You will find information on this page, and in the sub-pages, on how to appropriately select the right supply chain for your organisation.

Selecting an Agency - If you are looking into specifically a recruitment agency as a supplier, you'll find additional useful information here
Advertising Jobs Online - if you are considering advertising your labour needs online, you'll find information on how to advertise appropriately here

This page covers the following elements of the selecting a supply chain process:

  • Clear understanding of the requirement

  • Decide the process

  • The sourcing process

  • Due diligence

  • Contract


Before starting any discussions with any potential supplier, you should ensure that there is a clear understanding of the requirement:

  • Clear understanding of your staffing needs: this will help you to understand the types of suppliers and organisations to reach out to.
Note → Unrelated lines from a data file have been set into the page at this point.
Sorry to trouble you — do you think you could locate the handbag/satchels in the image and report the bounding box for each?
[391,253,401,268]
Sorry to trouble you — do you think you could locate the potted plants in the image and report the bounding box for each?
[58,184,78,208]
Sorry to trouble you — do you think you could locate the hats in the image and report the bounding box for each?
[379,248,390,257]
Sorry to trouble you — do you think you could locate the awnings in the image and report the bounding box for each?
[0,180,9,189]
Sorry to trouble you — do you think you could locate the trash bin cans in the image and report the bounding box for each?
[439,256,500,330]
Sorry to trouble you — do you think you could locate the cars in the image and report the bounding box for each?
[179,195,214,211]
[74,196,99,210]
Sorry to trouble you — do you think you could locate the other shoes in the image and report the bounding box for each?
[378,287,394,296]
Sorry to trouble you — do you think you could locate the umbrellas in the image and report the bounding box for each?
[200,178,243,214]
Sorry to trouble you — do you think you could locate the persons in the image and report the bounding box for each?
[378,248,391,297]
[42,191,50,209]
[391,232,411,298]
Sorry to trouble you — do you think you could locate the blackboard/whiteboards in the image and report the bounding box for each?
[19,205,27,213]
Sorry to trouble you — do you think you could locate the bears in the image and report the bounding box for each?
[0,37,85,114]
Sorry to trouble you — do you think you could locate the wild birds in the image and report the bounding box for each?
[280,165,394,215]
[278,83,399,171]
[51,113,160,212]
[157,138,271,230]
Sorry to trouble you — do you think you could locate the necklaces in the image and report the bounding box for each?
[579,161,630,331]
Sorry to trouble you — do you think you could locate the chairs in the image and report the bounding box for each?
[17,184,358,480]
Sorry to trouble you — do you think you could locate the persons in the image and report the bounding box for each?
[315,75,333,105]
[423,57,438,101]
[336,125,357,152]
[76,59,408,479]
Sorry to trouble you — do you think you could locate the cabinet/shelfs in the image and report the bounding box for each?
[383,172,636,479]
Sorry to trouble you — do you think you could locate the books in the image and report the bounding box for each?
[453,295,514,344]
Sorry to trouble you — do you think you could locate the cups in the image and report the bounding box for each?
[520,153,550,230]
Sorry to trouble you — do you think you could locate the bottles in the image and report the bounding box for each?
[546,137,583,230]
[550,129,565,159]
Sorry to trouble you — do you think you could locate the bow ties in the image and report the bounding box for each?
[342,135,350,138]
This can range from full managed service recruitment to a gig worker assisting with a project.

  • Budget: Consider factors like average industry salaries for similar roles, National Insurance, experience, holiday allowances; good practice to consider a contingency if any negotiation is required.

  • Clear job description: (ensure that you will engage with the line manager and any dependencies); working days and hours, type and complexity of the job, holidays.  Check if there is any labour or other legislation or regulation that would need to be followed (both locally and nationally).  Think not only about the hard skills but also the soft skills, and how this person should fit in the corporate culture as well as in the overall business environment.  Your Human Resources specialist can support you with these details.


​This way, you can aim specifically towards the right pool of suppliers, without wasting valuable time in the market by providing them with a clear and structured briefing.  

Next, you will need to decide the process to follow. 

  • If you already have an existing and satisfactory business relationship with a supplier, you may wish to continue to brief them accordingly.  Of course, you could always – and it is recommended - to benchmark, even for the low scale projects, with at least three (3) suppliers by inviting them to quote (Invitation To Quote, ITQ).

  • In case there is no existing supplier, and/or there is a large scalelarge-scale requirement, then, you may consider the possibility of an Invitation To Tender (ITT), to select the partner you will work with for the selection of your temporary labour.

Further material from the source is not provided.